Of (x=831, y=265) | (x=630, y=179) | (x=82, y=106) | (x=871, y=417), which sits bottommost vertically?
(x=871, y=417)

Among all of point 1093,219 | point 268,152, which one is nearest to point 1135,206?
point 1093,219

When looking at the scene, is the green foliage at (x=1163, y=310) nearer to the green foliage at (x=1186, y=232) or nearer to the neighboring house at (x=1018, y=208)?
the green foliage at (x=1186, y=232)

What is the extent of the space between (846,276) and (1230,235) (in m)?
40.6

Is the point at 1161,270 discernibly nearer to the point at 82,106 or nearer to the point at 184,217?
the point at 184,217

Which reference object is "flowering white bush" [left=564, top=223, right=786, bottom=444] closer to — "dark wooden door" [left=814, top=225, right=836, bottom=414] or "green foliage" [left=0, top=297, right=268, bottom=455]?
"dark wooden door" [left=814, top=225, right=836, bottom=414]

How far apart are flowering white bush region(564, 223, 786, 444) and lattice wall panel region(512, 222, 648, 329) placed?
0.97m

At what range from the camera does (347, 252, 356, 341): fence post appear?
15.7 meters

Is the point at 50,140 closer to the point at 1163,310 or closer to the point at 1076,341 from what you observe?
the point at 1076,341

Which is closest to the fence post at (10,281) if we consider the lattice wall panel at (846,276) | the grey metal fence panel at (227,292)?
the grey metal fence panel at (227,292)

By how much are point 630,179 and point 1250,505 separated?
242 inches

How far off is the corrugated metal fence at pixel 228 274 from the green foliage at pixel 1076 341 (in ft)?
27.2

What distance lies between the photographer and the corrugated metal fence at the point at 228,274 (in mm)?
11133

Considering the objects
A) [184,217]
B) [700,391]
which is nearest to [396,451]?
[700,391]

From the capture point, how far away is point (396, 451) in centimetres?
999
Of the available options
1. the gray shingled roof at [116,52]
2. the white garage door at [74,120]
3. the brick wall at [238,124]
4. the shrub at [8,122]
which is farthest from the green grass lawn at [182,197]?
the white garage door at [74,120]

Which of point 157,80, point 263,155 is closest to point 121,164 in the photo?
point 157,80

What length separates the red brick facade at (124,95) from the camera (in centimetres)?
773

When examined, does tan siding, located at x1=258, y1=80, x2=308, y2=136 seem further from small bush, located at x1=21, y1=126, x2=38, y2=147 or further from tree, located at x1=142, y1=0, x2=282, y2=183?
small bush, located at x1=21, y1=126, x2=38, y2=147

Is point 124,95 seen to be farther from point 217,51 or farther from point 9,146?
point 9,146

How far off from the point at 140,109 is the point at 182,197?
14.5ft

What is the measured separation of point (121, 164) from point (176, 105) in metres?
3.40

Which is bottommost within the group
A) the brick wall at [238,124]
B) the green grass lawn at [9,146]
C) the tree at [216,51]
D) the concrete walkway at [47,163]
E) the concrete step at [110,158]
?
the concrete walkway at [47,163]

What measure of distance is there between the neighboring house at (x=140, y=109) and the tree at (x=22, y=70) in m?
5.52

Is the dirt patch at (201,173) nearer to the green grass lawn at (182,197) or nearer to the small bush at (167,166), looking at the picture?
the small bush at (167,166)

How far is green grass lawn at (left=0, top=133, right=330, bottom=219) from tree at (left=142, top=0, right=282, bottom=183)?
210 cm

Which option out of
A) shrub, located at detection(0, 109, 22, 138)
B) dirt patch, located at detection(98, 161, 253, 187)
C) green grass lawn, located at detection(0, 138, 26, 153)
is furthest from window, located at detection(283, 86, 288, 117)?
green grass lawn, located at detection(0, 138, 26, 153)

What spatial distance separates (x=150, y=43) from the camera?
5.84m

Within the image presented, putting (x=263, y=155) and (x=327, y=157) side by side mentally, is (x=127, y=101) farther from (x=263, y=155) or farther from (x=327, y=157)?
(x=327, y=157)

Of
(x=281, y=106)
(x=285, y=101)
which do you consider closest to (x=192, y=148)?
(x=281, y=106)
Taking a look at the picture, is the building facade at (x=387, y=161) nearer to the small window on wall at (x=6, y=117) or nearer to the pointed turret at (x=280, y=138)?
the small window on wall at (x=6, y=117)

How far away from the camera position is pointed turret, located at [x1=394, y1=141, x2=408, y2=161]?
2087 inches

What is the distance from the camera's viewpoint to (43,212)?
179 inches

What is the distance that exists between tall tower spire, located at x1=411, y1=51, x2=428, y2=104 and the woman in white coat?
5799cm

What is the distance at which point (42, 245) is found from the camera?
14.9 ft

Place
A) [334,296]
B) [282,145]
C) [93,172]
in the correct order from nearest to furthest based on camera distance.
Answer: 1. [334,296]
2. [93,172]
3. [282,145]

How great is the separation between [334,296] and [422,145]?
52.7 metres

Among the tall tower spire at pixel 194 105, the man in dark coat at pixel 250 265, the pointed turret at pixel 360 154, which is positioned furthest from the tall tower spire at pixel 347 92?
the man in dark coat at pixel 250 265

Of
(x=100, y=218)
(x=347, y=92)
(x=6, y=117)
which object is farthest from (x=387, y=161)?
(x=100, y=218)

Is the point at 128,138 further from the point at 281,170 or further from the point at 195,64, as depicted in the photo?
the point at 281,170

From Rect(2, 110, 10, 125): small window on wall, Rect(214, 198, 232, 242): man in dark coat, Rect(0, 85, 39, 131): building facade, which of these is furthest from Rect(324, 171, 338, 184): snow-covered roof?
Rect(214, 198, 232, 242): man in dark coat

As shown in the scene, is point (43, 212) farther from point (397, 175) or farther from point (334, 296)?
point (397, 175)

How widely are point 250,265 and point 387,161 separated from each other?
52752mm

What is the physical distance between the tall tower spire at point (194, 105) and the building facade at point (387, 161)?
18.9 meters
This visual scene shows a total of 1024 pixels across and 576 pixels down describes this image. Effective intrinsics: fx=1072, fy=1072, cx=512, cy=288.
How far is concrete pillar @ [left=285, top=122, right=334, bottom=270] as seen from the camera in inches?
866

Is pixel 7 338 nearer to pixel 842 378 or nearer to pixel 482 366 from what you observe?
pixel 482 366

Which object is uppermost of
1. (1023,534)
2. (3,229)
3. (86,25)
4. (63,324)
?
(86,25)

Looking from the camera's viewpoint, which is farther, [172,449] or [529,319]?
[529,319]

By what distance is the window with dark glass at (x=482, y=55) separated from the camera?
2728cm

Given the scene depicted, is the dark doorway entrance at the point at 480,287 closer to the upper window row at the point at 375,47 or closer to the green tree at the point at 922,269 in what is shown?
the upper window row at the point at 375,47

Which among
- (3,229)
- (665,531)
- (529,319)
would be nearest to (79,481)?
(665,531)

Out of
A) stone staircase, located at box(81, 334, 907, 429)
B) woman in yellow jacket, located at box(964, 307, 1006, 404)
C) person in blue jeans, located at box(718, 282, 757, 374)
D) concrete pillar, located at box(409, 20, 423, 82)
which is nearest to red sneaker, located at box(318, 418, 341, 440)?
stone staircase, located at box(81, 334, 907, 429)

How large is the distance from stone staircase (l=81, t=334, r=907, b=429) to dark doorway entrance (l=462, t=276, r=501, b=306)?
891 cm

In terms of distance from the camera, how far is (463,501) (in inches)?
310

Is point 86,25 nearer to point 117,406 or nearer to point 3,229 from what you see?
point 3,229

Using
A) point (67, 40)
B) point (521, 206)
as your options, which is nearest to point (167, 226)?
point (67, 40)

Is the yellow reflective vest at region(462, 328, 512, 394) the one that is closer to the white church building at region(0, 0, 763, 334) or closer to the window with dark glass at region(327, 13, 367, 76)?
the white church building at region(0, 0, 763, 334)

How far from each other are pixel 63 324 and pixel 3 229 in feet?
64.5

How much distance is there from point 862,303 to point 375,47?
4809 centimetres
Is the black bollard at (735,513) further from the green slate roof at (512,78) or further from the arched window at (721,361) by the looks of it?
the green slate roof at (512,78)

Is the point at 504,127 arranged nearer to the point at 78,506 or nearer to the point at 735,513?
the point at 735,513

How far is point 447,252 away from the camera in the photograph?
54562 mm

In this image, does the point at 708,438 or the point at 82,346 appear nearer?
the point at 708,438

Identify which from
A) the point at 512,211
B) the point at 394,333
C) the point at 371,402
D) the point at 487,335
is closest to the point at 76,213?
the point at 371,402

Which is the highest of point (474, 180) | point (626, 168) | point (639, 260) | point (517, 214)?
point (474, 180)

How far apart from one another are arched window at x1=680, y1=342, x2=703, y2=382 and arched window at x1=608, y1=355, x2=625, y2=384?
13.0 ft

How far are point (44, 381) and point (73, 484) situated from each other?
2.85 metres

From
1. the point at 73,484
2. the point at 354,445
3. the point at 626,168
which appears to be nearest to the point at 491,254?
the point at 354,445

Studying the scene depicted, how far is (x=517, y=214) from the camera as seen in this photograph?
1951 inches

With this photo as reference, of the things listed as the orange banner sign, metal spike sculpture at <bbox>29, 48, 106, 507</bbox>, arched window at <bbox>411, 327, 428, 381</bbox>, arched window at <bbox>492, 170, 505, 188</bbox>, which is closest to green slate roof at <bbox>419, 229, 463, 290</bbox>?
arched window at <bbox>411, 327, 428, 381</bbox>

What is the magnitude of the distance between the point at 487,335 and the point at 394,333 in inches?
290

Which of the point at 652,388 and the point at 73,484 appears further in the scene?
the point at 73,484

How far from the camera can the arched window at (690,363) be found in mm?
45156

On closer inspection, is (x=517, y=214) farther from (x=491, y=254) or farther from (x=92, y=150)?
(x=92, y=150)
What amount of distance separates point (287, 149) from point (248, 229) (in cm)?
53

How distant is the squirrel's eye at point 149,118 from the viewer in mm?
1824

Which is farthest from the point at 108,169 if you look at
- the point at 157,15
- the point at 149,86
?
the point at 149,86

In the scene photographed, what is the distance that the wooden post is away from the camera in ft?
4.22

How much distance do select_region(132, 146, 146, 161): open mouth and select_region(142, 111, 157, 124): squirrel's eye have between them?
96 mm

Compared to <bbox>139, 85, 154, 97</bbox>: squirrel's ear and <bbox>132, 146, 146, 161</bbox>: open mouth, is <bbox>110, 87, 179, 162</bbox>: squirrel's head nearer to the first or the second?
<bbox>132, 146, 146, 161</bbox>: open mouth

▸ REQUIRED TASK
Please render the lines of the records above as a Markdown table with the columns Row and Line, numbering each row. Start at the line that contains "What spatial distance" and end at the line that contains "52.7 metres", including both of those lines and leaving out blank lines.

▸ TASK SOLUTION
| Row | Line |
|---|---|
| 1 | What spatial distance separates (x=150, y=43) from the camera? |
| 2 | 5.84m |
| 3 | Within the image presented, putting (x=263, y=155) and (x=327, y=157) side by side mentally, is (x=127, y=101) farther from (x=263, y=155) or farther from (x=327, y=157)? |
| 4 | (x=327, y=157) |
| 5 | Of |
| 6 | (x=281, y=106) |
| 7 | (x=285, y=101) |
| 8 | which do you consider closest to (x=192, y=148)? |
| 9 | (x=281, y=106) |
| 10 | Taking a look at the picture, is the building facade at (x=387, y=161) nearer to the small window on wall at (x=6, y=117) or nearer to the pointed turret at (x=280, y=138)? |
| 11 | the small window on wall at (x=6, y=117) |
| 12 | How far away from the camera position is pointed turret, located at [x1=394, y1=141, x2=408, y2=161]? |
| 13 | 2087 inches |
| 14 | What is the distance from the camera's viewpoint to (43,212)? |
| 15 | 179 inches |
| 16 | What is the distance that exists between tall tower spire, located at x1=411, y1=51, x2=428, y2=104 and the woman in white coat? |
| 17 | 5799cm |
| 18 | What is the distance at which point (42, 245) is found from the camera? |
| 19 | 14.9 ft |
| 20 | Place |
| 21 | A) [334,296] |
| 22 | B) [282,145] |
| 23 | C) [93,172] |
| 24 | in the correct order from nearest to furthest based on camera distance. |
| 25 | Answer: 1. [334,296] |
| 26 | 2. [93,172] |
| 27 | 3. [282,145] |
| 28 | How great is the separation between [334,296] and [422,145]? |
| 29 | 52.7 metres |